🤖 AI Summary
This work addresses the challenge of contextual privacy leakage in retrieval-augmented generation (RAG) systems caused by unconventional combinations of personally identifiable information (PII) attributes, which existing PII filters struggle to mitigate. The authors propose T3+OCSVM, a privacy policy enforcement framework that integrates textual embeddings with one-class support vector machine (OCSVM) density estimation, enhanced by a calibrated rejection region to robustly handle out-of-distribution inputs. A hierarchical, axis-aligned multi-LLM synthetic data pipeline is developed for training and validation.

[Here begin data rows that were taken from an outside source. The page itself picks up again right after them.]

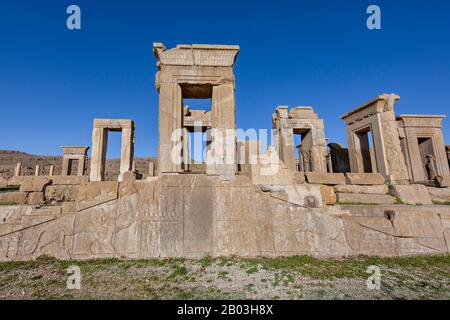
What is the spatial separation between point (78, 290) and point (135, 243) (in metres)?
1.45

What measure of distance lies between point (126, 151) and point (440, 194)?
1303 centimetres

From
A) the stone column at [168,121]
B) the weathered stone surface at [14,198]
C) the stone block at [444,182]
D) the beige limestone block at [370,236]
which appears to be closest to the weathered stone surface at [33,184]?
the weathered stone surface at [14,198]

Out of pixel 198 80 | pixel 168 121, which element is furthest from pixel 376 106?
pixel 168 121

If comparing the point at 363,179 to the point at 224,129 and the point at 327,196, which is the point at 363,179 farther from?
the point at 224,129

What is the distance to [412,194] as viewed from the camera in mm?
6945

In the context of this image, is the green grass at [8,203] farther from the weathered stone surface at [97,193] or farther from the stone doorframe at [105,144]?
the stone doorframe at [105,144]

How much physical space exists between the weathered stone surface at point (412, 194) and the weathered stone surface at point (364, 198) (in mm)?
297

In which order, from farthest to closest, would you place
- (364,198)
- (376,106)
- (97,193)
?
(376,106) < (364,198) < (97,193)

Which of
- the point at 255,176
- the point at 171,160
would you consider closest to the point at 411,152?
the point at 255,176

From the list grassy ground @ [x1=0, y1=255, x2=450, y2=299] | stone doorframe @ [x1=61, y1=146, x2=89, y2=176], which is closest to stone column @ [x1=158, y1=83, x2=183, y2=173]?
grassy ground @ [x1=0, y1=255, x2=450, y2=299]

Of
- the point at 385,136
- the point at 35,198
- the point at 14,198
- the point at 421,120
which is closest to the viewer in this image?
the point at 14,198

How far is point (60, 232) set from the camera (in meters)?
4.63
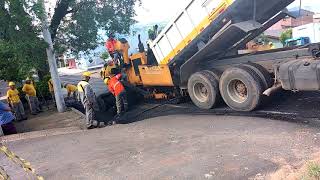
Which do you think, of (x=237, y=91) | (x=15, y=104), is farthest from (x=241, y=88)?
(x=15, y=104)

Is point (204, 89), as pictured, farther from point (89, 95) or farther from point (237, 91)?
point (89, 95)

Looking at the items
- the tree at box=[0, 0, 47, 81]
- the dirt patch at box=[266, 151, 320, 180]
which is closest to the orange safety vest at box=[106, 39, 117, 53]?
the tree at box=[0, 0, 47, 81]

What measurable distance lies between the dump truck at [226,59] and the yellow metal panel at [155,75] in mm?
19

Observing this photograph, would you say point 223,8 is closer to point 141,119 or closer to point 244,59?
point 244,59

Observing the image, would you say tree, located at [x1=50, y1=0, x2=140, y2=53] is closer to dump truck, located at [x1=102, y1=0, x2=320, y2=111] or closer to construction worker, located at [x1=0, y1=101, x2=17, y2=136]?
dump truck, located at [x1=102, y1=0, x2=320, y2=111]

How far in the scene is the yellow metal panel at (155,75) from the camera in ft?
34.4

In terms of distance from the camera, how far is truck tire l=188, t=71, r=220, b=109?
9.17 metres

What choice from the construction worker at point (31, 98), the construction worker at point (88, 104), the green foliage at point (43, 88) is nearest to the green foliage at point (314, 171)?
the construction worker at point (88, 104)

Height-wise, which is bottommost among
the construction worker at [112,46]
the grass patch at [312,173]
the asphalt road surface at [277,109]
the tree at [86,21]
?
the grass patch at [312,173]

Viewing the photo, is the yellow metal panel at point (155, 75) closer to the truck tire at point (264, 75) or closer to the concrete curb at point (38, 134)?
the concrete curb at point (38, 134)

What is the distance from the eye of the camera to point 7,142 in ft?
28.8

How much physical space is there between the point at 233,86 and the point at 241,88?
22 centimetres

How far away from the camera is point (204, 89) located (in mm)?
9625

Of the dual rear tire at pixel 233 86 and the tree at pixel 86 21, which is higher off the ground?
the tree at pixel 86 21
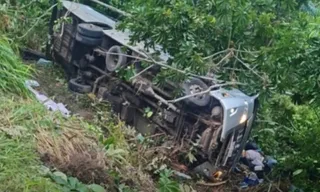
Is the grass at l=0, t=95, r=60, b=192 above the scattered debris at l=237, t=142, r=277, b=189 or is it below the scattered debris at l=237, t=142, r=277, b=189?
above

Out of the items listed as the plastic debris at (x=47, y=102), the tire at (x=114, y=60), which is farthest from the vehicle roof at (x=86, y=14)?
the plastic debris at (x=47, y=102)

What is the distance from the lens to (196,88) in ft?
20.9

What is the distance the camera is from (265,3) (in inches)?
188

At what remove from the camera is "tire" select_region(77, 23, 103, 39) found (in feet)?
26.4

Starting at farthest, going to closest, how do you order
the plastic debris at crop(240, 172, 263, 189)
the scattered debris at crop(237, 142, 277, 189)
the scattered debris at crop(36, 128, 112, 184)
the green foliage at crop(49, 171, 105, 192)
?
the scattered debris at crop(237, 142, 277, 189)
the plastic debris at crop(240, 172, 263, 189)
the scattered debris at crop(36, 128, 112, 184)
the green foliage at crop(49, 171, 105, 192)

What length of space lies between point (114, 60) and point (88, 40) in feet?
1.75

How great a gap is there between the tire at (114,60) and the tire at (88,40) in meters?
0.39

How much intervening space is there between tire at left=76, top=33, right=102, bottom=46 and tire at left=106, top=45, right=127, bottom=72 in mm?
392

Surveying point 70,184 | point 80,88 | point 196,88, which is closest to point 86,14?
point 80,88

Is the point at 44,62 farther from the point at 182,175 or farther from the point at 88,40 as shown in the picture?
the point at 182,175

Under boundary security stress tests, the method achieves an AUROC exceeding 0.93 and reduces false positive rates by 44–55 percentage points compared to baselines, while maintaining millisecond-level latency. These results demonstrate substantial improvements over supervised classifiers and LLM-based adjudication approaches, offering both high detection efficacy and practical deployability.
📝 Abstract
Standard PII filters often miss contextual data leakage in RAG systems, such as non-regulated attribute clusters that collectively identify individuals. We introduce a Privacy Policy Enforcement (PPE) framework using dual one-class density estimators with fused text embeddings and a calibrated abstain region for out-of-distribution inputs. Using an axis-stratified, multi-LLM synthetic data pipeline across medicine, finance, and law, we found that traditional Gaussian Mixture baselines fail on borderline-safe stress tests by focusing on linguistic register rather than content.

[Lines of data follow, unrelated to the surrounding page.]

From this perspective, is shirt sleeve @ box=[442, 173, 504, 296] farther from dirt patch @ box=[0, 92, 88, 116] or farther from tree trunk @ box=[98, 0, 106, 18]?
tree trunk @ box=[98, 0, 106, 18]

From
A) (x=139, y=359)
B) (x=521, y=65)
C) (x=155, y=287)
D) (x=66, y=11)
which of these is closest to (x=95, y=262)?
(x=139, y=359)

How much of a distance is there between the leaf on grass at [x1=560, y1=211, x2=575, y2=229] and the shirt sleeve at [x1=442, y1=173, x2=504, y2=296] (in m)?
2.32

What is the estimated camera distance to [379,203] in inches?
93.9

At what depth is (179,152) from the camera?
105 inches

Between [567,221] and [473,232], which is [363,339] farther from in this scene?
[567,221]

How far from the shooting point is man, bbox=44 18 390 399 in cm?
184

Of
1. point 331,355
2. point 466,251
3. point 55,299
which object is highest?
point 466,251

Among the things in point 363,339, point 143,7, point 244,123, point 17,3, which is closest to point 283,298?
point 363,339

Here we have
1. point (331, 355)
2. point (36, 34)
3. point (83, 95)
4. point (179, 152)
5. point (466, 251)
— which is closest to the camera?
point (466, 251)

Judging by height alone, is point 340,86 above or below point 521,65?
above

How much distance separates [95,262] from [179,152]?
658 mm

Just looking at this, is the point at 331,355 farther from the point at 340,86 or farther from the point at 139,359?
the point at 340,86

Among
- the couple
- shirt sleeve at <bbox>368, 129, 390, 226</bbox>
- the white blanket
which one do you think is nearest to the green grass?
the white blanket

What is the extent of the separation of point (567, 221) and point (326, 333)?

Our proposed T3+OCSVM detector, trained on safe and borderline-safe data, achieves a borderline AUROC of 0.93+ while reducing false positives by 44-55 percentage points and maintaining millisecond latency. Compared to supervised MLP classifiers or 14B-parameter LLM judges, our framework offers superior operational suitability, as the former suffers from high abstention rates and the latter from latency and calibration issues. This methodology provides a robust stress-testing standard for any synthetic-data-trained classifier.